┌────────
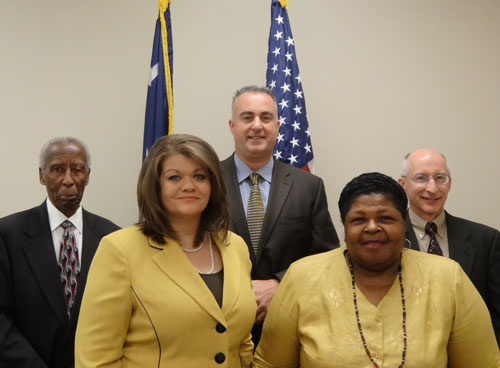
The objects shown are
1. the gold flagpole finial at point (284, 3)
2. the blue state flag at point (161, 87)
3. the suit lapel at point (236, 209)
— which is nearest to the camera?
the suit lapel at point (236, 209)

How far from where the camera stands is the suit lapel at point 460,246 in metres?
2.64

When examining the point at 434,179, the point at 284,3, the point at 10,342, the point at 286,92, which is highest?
the point at 284,3

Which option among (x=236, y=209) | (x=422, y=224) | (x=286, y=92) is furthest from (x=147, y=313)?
(x=286, y=92)

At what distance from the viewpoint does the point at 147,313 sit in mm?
1777

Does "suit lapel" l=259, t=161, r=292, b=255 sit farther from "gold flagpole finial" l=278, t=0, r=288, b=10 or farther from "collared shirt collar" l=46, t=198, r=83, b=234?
"gold flagpole finial" l=278, t=0, r=288, b=10

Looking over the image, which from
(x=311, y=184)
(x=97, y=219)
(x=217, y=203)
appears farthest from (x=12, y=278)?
(x=311, y=184)

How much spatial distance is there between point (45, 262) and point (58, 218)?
229mm

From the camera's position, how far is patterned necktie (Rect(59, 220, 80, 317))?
2.45 metres

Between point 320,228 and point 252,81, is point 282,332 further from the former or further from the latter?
point 252,81

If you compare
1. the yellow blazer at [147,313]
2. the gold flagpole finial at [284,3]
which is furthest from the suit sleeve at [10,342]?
the gold flagpole finial at [284,3]

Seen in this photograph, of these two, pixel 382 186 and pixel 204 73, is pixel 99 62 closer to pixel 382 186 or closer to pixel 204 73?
pixel 204 73

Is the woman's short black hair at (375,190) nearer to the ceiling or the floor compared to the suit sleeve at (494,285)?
nearer to the ceiling

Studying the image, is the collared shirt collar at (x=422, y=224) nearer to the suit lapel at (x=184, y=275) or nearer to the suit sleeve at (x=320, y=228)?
the suit sleeve at (x=320, y=228)

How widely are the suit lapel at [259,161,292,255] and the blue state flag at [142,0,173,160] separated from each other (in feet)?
3.68
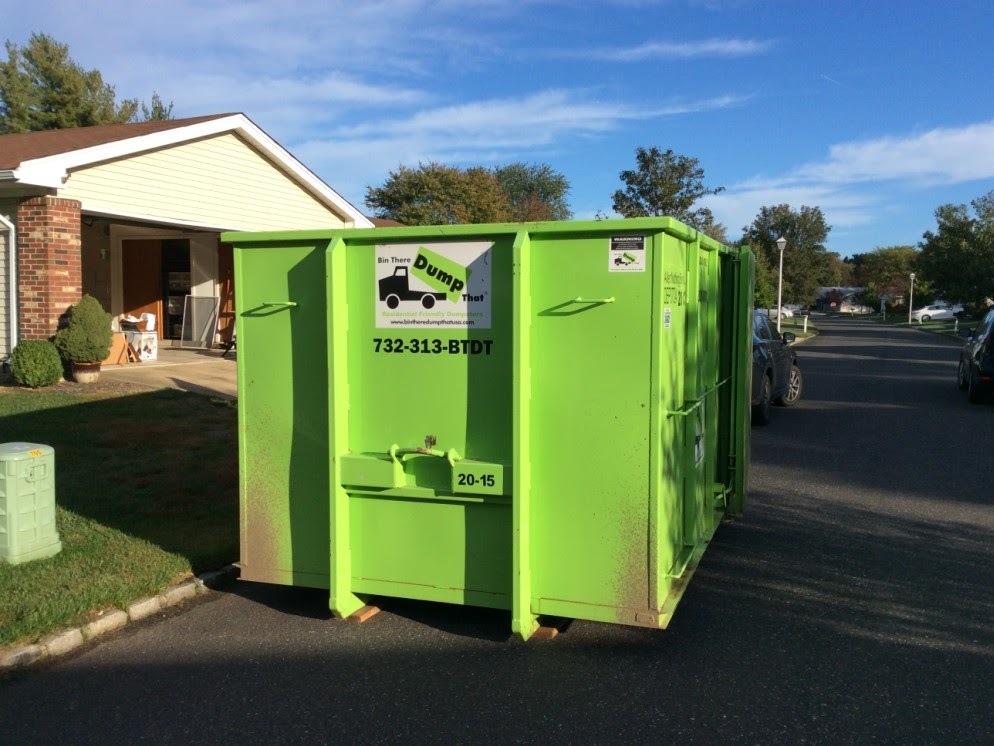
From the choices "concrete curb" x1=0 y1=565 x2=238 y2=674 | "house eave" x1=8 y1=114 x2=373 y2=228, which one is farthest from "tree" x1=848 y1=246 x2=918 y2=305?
"concrete curb" x1=0 y1=565 x2=238 y2=674

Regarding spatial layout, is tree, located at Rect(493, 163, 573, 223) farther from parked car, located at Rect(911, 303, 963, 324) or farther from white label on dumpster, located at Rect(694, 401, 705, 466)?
white label on dumpster, located at Rect(694, 401, 705, 466)

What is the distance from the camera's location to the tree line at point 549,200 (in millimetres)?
33750

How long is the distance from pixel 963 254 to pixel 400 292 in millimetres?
57479

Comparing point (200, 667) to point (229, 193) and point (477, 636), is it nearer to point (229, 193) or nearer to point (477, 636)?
point (477, 636)

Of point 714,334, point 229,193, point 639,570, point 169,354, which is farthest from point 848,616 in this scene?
point 169,354

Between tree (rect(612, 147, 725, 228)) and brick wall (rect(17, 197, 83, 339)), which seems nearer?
brick wall (rect(17, 197, 83, 339))

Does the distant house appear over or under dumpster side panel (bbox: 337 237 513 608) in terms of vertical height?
over

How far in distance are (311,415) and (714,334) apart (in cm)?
279

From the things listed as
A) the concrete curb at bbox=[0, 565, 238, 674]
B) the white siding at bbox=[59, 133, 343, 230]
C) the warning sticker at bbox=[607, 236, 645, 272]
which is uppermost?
the white siding at bbox=[59, 133, 343, 230]

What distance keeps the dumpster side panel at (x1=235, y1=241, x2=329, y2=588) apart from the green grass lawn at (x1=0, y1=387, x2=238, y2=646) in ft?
3.35

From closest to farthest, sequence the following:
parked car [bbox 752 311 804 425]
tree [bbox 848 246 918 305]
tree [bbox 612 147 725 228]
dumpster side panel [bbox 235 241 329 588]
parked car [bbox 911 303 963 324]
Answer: dumpster side panel [bbox 235 241 329 588]
parked car [bbox 752 311 804 425]
tree [bbox 612 147 725 228]
parked car [bbox 911 303 963 324]
tree [bbox 848 246 918 305]

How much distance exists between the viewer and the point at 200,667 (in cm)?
434

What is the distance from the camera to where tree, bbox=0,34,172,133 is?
4525cm

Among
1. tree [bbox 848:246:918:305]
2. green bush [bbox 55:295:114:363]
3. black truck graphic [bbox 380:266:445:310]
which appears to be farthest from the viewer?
tree [bbox 848:246:918:305]
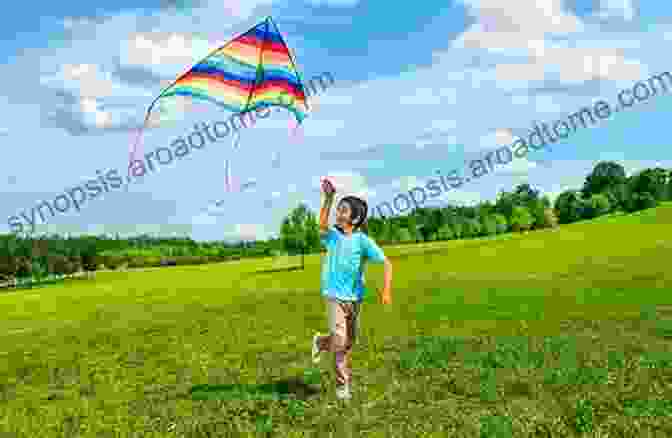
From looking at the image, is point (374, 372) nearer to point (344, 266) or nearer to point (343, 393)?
point (343, 393)

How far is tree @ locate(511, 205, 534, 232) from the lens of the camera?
138m

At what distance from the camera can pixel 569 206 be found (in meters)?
147

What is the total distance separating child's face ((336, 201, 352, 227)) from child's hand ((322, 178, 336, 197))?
342mm

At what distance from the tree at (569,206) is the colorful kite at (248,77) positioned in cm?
13922

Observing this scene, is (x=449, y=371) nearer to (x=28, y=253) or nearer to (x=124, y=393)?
(x=124, y=393)

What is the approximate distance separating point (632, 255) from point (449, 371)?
5343 cm

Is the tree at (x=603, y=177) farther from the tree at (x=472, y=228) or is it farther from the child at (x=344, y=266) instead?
the child at (x=344, y=266)

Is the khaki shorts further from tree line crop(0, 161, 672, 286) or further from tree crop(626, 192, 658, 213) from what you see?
tree crop(626, 192, 658, 213)

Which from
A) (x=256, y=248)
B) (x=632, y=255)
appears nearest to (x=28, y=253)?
(x=256, y=248)

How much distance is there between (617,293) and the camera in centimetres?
3272

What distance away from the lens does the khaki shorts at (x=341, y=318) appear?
1132cm

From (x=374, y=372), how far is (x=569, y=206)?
141 meters

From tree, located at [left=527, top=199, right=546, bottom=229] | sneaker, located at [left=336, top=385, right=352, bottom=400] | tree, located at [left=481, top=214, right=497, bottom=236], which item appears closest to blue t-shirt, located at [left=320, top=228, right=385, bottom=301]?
sneaker, located at [left=336, top=385, right=352, bottom=400]

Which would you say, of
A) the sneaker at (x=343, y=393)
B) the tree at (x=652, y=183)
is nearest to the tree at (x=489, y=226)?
the tree at (x=652, y=183)
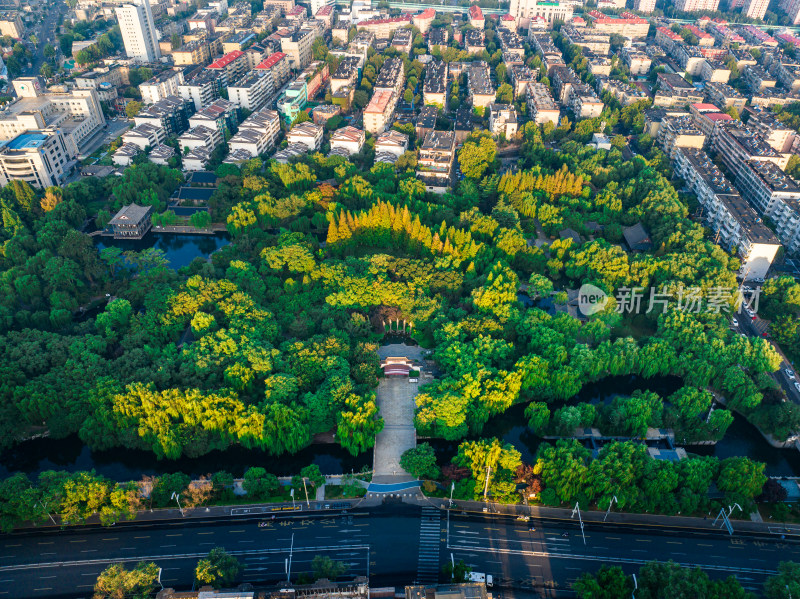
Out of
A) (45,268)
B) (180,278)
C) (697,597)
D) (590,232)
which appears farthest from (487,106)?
(697,597)

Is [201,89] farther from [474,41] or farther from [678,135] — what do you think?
[678,135]

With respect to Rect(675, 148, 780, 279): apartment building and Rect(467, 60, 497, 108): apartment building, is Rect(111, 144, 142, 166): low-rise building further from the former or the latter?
Rect(675, 148, 780, 279): apartment building

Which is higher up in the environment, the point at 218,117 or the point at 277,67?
the point at 277,67

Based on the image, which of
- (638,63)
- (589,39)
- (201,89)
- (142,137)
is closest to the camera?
(142,137)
└────────
_Instructions to follow_: All of the entries need to be transcribed word for word; pictures are left out.

_In response_:
The objects shown are
1. the gold flagpole finial at point (284, 3)
2. the blue state flag at point (161, 87)
3. the suit lapel at point (236, 209)
— which is nearest to the camera?
the suit lapel at point (236, 209)

How far from where the camera stands is the suit lapel at point 460,246 in metres?
2.64

When examining the point at 434,179, the point at 284,3, the point at 10,342, the point at 286,92, which is highest?
the point at 284,3

Which option among (x=236, y=209) | (x=422, y=224) | (x=286, y=92) is furthest from (x=147, y=313)?
(x=286, y=92)

At what distance from the viewpoint does the point at 147,313 sit in mm?
1777

Does "suit lapel" l=259, t=161, r=292, b=255 sit farther from "gold flagpole finial" l=278, t=0, r=288, b=10 or farther from "collared shirt collar" l=46, t=198, r=83, b=234?
"gold flagpole finial" l=278, t=0, r=288, b=10

Looking over the image, which from
(x=311, y=184)
(x=97, y=219)
(x=217, y=203)
appears farthest from (x=12, y=278)?
(x=311, y=184)

How much spatial distance is there between point (45, 262) and point (58, 218)?
229mm

From the camera's position, how far is patterned necktie (Rect(59, 220, 80, 317))?
2.45 metres

Between point 320,228 and point 252,81, is point 282,332 further from the former or further from the latter?
point 252,81

If you compare
1. the yellow blazer at [147,313]
2. the gold flagpole finial at [284,3]
which is furthest from the suit sleeve at [10,342]?
the gold flagpole finial at [284,3]

Seen in this photograph, of these two, pixel 382 186 and pixel 204 73, is pixel 99 62 closer to pixel 382 186 or closer to pixel 204 73?
pixel 204 73

Is the woman's short black hair at (375,190) nearer to the ceiling or the floor compared to the suit sleeve at (494,285)?
nearer to the ceiling

Studying the image, is the collared shirt collar at (x=422, y=224) nearer to the suit lapel at (x=184, y=275) or nearer to the suit sleeve at (x=320, y=228)?
the suit sleeve at (x=320, y=228)

How widely are the suit lapel at [259,161,292,255] and the blue state flag at [142,0,173,160] separated from each other (in feet)?
3.68
From the choices "concrete curb" x1=0 y1=565 x2=238 y2=674 | "house eave" x1=8 y1=114 x2=373 y2=228, which one is farthest from "tree" x1=848 y1=246 x2=918 y2=305?
"concrete curb" x1=0 y1=565 x2=238 y2=674

Regarding spatial layout, is tree, located at Rect(493, 163, 573, 223) farther from parked car, located at Rect(911, 303, 963, 324) or farther from white label on dumpster, located at Rect(694, 401, 705, 466)?
white label on dumpster, located at Rect(694, 401, 705, 466)

What is the distance from the camera's location to the tree line at point 549,200 (in millimetres)?
33750

How long is the distance from pixel 963 254 to pixel 400 292 in millimetres?
57479

Comparing point (200, 667) to point (229, 193) and point (477, 636), is it nearer to point (229, 193) or nearer to point (477, 636)?
point (477, 636)

Of point 714,334, point 229,193, point 639,570, point 169,354, which is farthest from point 848,616 in this scene?
point 169,354

Between tree (rect(612, 147, 725, 228)) and brick wall (rect(17, 197, 83, 339)), which seems nearer?
brick wall (rect(17, 197, 83, 339))

Does the distant house appear over or under dumpster side panel (bbox: 337 237 513 608) in terms of vertical height?
over

How far in distance are (311,415) and (714,334) apart (in cm)?
279

From the things listed as
A) the concrete curb at bbox=[0, 565, 238, 674]
B) the white siding at bbox=[59, 133, 343, 230]
C) the warning sticker at bbox=[607, 236, 645, 272]
which is uppermost?
the white siding at bbox=[59, 133, 343, 230]

What distance keeps the dumpster side panel at (x1=235, y1=241, x2=329, y2=588) apart from the green grass lawn at (x1=0, y1=387, x2=238, y2=646) in ft?
3.35

From closest to farthest, sequence the following:
parked car [bbox 752 311 804 425]
tree [bbox 848 246 918 305]
tree [bbox 612 147 725 228]
dumpster side panel [bbox 235 241 329 588]
parked car [bbox 911 303 963 324]
Answer: dumpster side panel [bbox 235 241 329 588]
parked car [bbox 752 311 804 425]
tree [bbox 612 147 725 228]
parked car [bbox 911 303 963 324]
tree [bbox 848 246 918 305]

How much distance exists between the viewer and the point at 200,667 (in cm)?
434

What is the distance from the camera to where tree, bbox=0,34,172,133 is?
4525cm

Among
1. tree [bbox 848:246:918:305]
2. green bush [bbox 55:295:114:363]
3. black truck graphic [bbox 380:266:445:310]
which appears to be farthest from the viewer?
tree [bbox 848:246:918:305]
From looking at the image, is point (374, 372) nearer to point (344, 266) or nearer to point (343, 393)?
point (343, 393)

How far is tree @ locate(511, 205, 534, 232) from the lens of the camera?
138m

At what distance from the camera can pixel 569 206 be found (in meters)?
147

What is the total distance separating child's face ((336, 201, 352, 227)) from child's hand ((322, 178, 336, 197))?
342mm

At what distance from the tree at (569,206) is the colorful kite at (248,77) positioned in cm?
13922

Observing this scene, is (x=449, y=371) nearer to (x=28, y=253) or nearer to (x=124, y=393)?
(x=124, y=393)

What is the approximate distance separating point (632, 255) from point (449, 371)?
5343 cm

Is the tree at (x=603, y=177) farther from the tree at (x=472, y=228) or is it farther from the child at (x=344, y=266) instead?
the child at (x=344, y=266)

Is the khaki shorts further from tree line crop(0, 161, 672, 286) or further from tree crop(626, 192, 658, 213) from what you see?
tree crop(626, 192, 658, 213)

Which from
A) (x=256, y=248)
B) (x=632, y=255)
appears nearest to (x=28, y=253)?
(x=256, y=248)

How much distance is there between (617,293) and the camera in centimetres?
3272

What distance away from the lens does the khaki shorts at (x=341, y=318) appear?
1132cm

From (x=374, y=372), how far is (x=569, y=206)?
141 meters

From tree, located at [left=527, top=199, right=546, bottom=229] | sneaker, located at [left=336, top=385, right=352, bottom=400] | tree, located at [left=481, top=214, right=497, bottom=236], which item appears closest to blue t-shirt, located at [left=320, top=228, right=385, bottom=301]?
sneaker, located at [left=336, top=385, right=352, bottom=400]

Which would you say, of
A) the sneaker at (x=343, y=393)
B) the tree at (x=652, y=183)
is nearest to the tree at (x=489, y=226)?
the tree at (x=652, y=183)
Out of
A) (45,268)
B) (180,278)
C) (697,597)
D) (590,232)
which appears farthest from (487,106)?
(697,597)

Is [201,89] farther from [474,41] or farther from [678,135] — what do you think?
[678,135]

With respect to Rect(675, 148, 780, 279): apartment building and Rect(467, 60, 497, 108): apartment building, is Rect(111, 144, 142, 166): low-rise building further from the former or the latter?
Rect(675, 148, 780, 279): apartment building

Which is higher up in the environment, the point at 218,117 or the point at 277,67?
the point at 277,67

Based on the image, which of
- (638,63)
- (589,39)
- (201,89)
- (142,137)
is closest to the camera?
(142,137)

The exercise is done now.